» QUOTED PASSAGE
::::::

The 2020 Lincoln Corsair compact crossover was introduced this year to replace the aging MKC. Our first impressions are that it's a thoroughly competent luxury machine, but where it fits in the market is interesting. Given its size and price tag, the Corsair basically slots in-between compact segments, with vehicles like the Audi Q3 below and Audi Q5 above. It's a distinctive position to be in, but not a unique one, as there's another comparably sized and priced SUV -- and an American rival, no less. The Cadillac XT4 was launched just last year to be its company's smallest crossover, boasting compelling design and ample technology features.
So which is better? To give you some idea, let's take a look at each vehicle's horsepower, torque, fuel economy, space, pricing and some slightly more subjective aspects about their luxuriousness and feature sets. You'll find all the nitty gritty numbers below, followed by more detailed analysis. And if you'd like to compare other luxury crossovers, be sure to check out our comparison tool.
Engines, drivetrains and driving impressions
Both the Corsair and XT4 come standard with turbocharged 2.0-liter four-cylinder engines, but the Corsair's is more potent with 250 horsepower and 275 pound-feet compared with the 237 horsepower and 258 pound-feet of the Cadillac. And to seal the deal, the Corsair has an optional turbo 2.3-liter engine with 280 horsepower and 310 pound-feet of torque. That's not only vastly better than the Cadillac, but one of the most powerful outputs in the compact luxury SUV segment. Both vehicles have standard front-wheel drive with optional all-wheel drive on the base engines. The 2.3-liter Corsair has all-wheel drive standard. The Cadillac does boast an extra cog in its transmission over the Corsair's eight-speed automatic, but there's not necessarily an advantage or disadvantage to be gleaned from that.

::::::

» SOURCE DATA
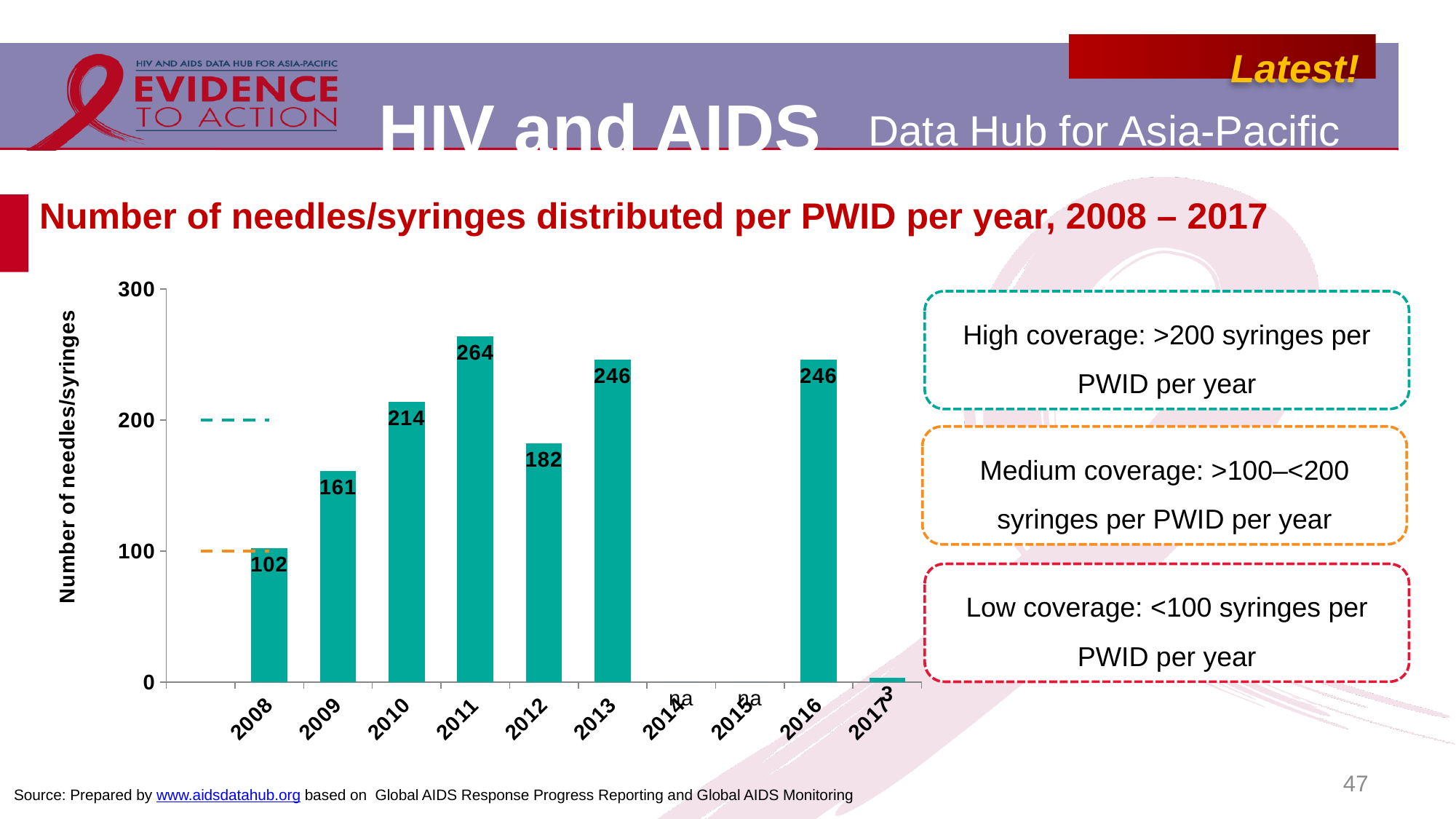
What is shown for 2014 in the chart? na What is the value shown for 2012? 182 What is the number of needles/syringes distributed per PWID in 2011? 264 What is the difference between the values for 2011 and 2010? 50 What kind of chart is used on this slide? bar chart How many years are shown on the x axis of the chart? 10 Which year has the highest number of needles/syringes distributed per PWID? 2011 Which year with a plotted bar has the lowest value? 2017 Which year has the larger value, 2009 or 2012? 2012 What is the difference between the values for 2013 and 2012? 64 Is the value for 2017 greater or less than 100? less What is the value shown for 2008? 102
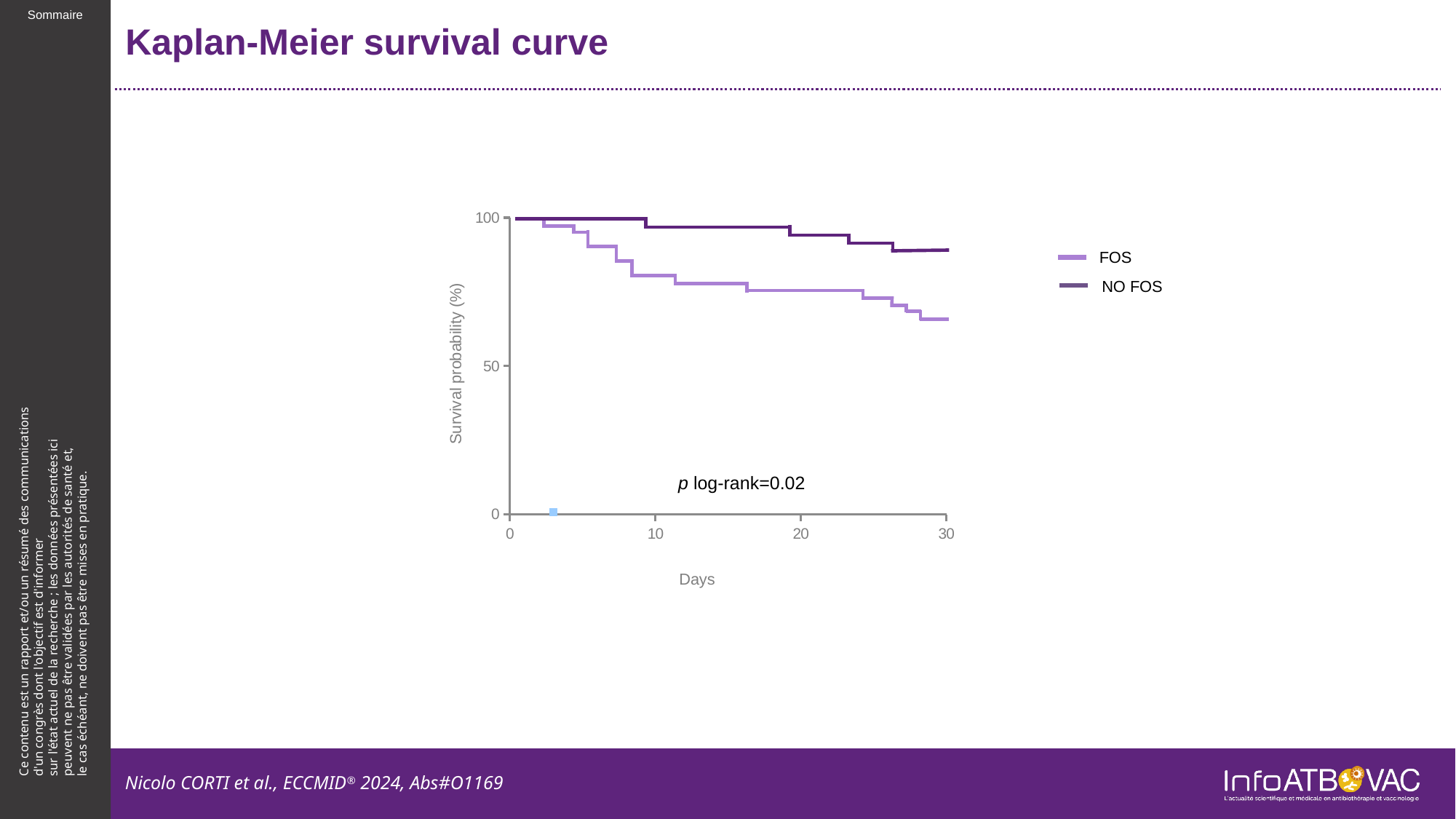
Which two groups are listed in the chart legend? FOS and NO FOS Do the survival probability curves rise or fall as the number of days increases? Fall Which group has the lower survival probability at the end of the 30-day follow-up? FOS What kind of chart is shown on the slide? Line chart (Kaplan-Meier survival curve) Is the survival probability for FOS at day 30 greater or less than 50? greater Is the survival probability for FOS at day 30 greater or less than 100? less What is the title of the chart on the slide? Kaplan-Meier survival curve What is the label of the x axis of the chart? Days What is the p log-rank value printed on the chart? 0.02 At day 30, which group has the higher survival probability, FOS or NO FOS? NO FOS How many series does the legend list? 2 Is the survival probability for NO FOS at day 30 greater or less than 50? greater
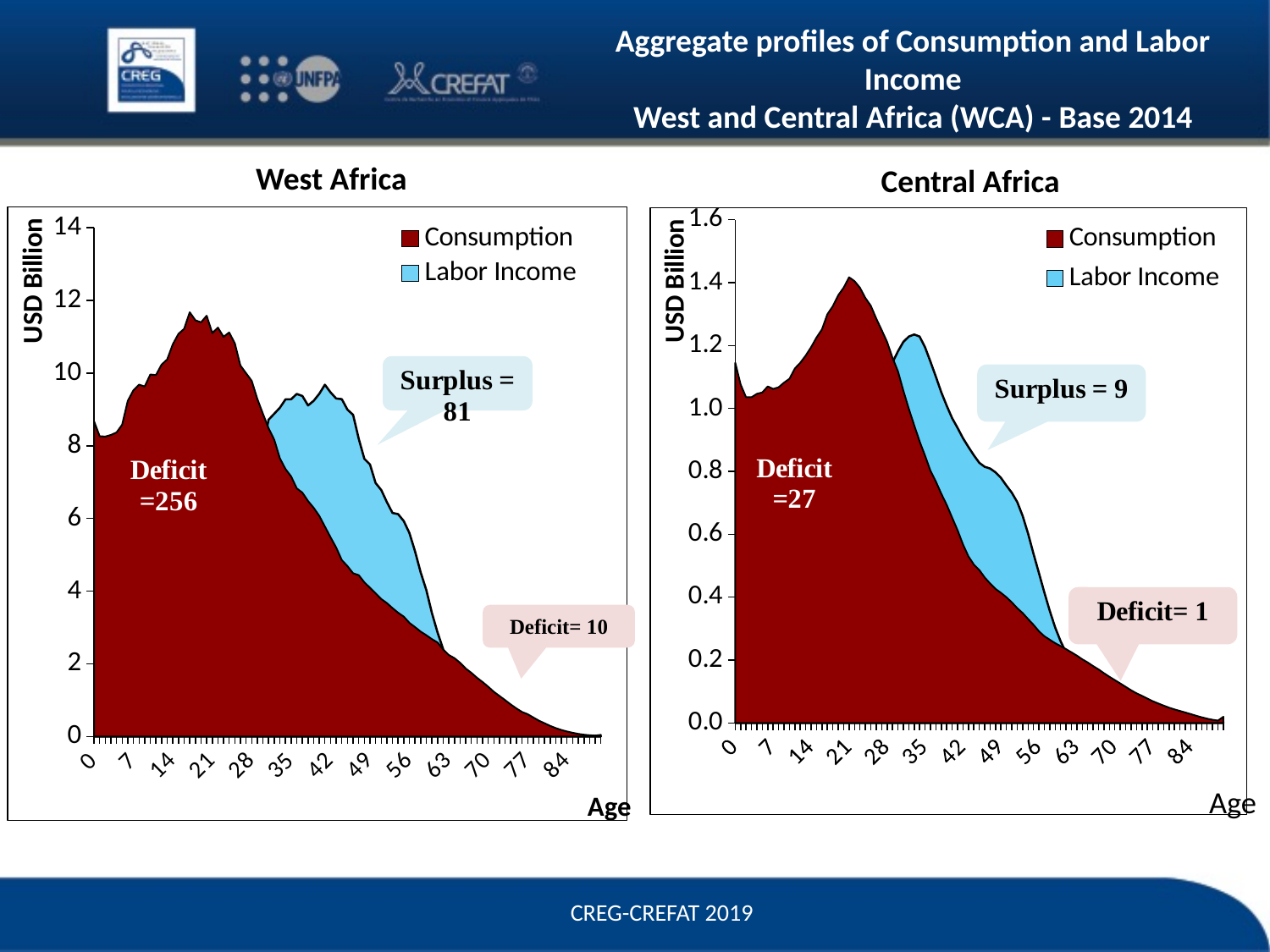
In the Central Africa chart, what is the annotated surplus value? 9 In the Central Africa chart, does consumption rise or fall along the x axis from age 28 to age 84? Fall What kind of chart is the West Africa chart? Area chart How many series does the legend of the Central Africa chart list? 2 In the West Africa chart, what is the annotated surplus value? 81 In the West Africa chart, what is the deficit annotated at old ages? 10 In the Central Africa chart, what is the deficit annotated at old ages? 1 In the West Africa chart, is the consumption value at age 21 greater or less than 10 USD Billion? greater In the Central Africa chart, what is the deficit annotated at young ages? 27 In the West Africa chart, what is the value of the deficit annotated at young ages? 256 In the West Africa chart, what is the difference between the young-age deficit (256) and the surplus (81)? 175 In the Central Africa chart, which is larger: the young-age deficit or the surplus? Young-age deficit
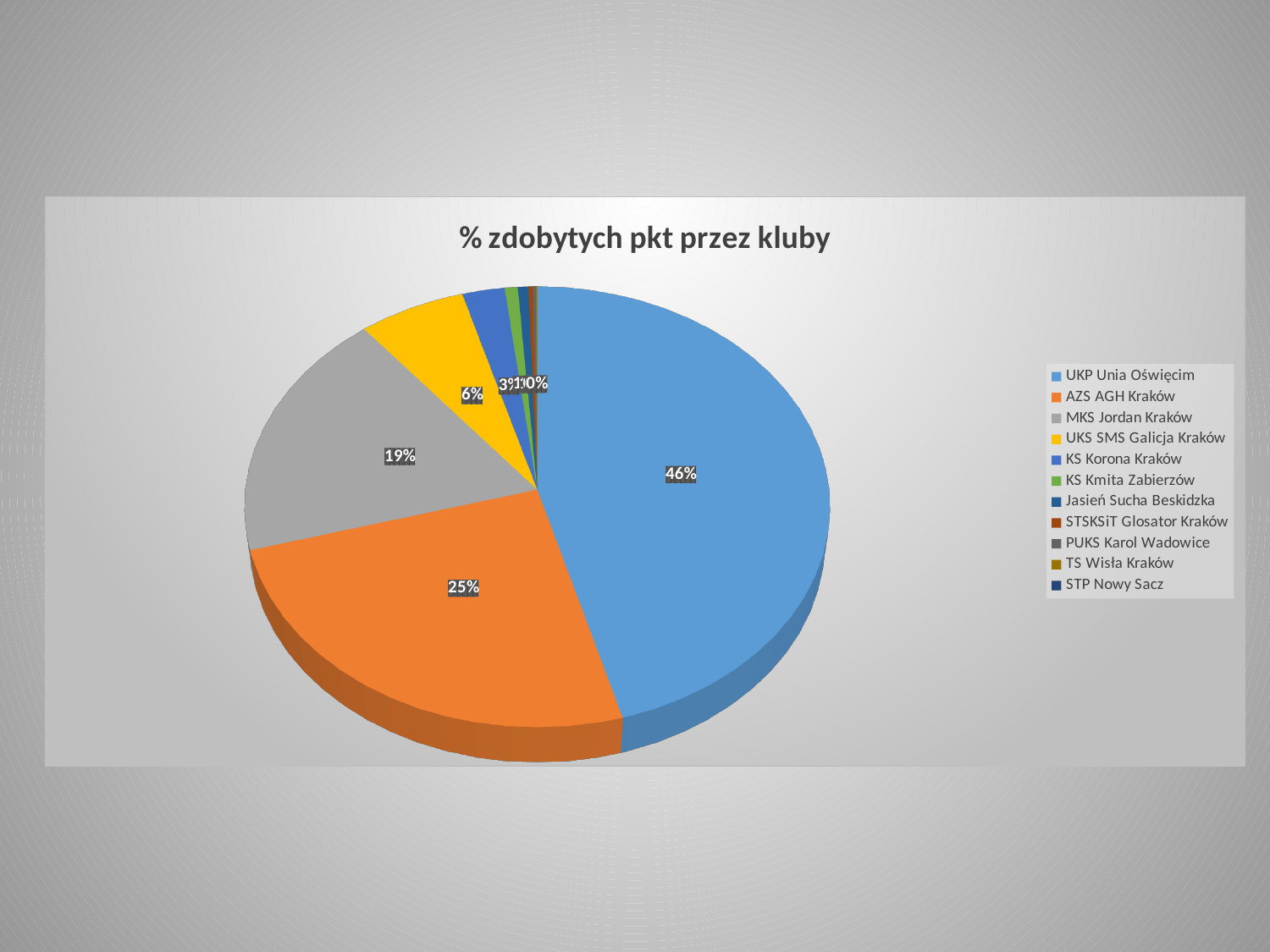
What is the title of the chart? % zdobytych pkt przez kluby What percentage of points is attributed to MKS Jordan Kraków? 19% Which club has the largest share of the pie? UKP Unia Oświęcim Which has a larger share, MKS Jordan Kraków or UKS SMS Galicja Kraków? MKS Jordan Kraków What percentage of points is attributed to UKP Unia Oświęcim? 46% What type of chart is shown on the slide? pie chart What is the difference in percentage points between UKP Unia Oświęcim and AZS AGH Kraków? 21 What colour is the slice for AZS AGH Kraków? orange What percentage of points is attributed to AZS AGH Kraków? 25% How many clubs are listed in the legend? 11 What is the difference in percentage points between AZS AGH Kraków and MKS Jordan Kraków? 6 What percentage of points is attributed to UKS SMS Galicja Kraków? 6%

::::::

» TASK 1
Reproduce the passage in the crossover comparison from "Engines, drivetrains and" to "gleaned from that.", word for word.
» TASK 2
Using the crossover comparison, answer these:
(a) Which model did the Lincoln Corsair replace?
(b) What horsepower and torque does the Corsair's optional turbo 2.3-liter engine produce?
(c) How many speeds does the Corsair's automatic transmission have?

» SOLUTION 1
Engines, drivetrains and driving impressions
Both the Corsair and XT4 come standard with turbocharged 2.0-liter four-cylinder engines, but the Corsair's is more potent with 250 horsepower and 275 pound-feet compared with the 237 horsepower and 258 pound-feet of the Cadillac. And to seal the deal, the Corsair has an optional turbo 2.3-liter engine with 280 horsepower and 310 pound-feet of torque. That's not only vastly better than the Cadillac, but one of the most powerful outputs in the compact luxury SUV segment. Both vehicles have standard front-wheel drive with optional all-wheel drive on the base engines. The 2.3-liter Corsair has all-wheel drive standard. The Cadillac does boast an extra cog in its transmission over the Corsair's eight-speed automatic, but there's not necessarily an advantage or disadvantage to be gleaned from that.

» SOLUTION 2
(a) The MKC.
(b) 280 horsepower and 310 pound-feet of torque.
(c) Eight.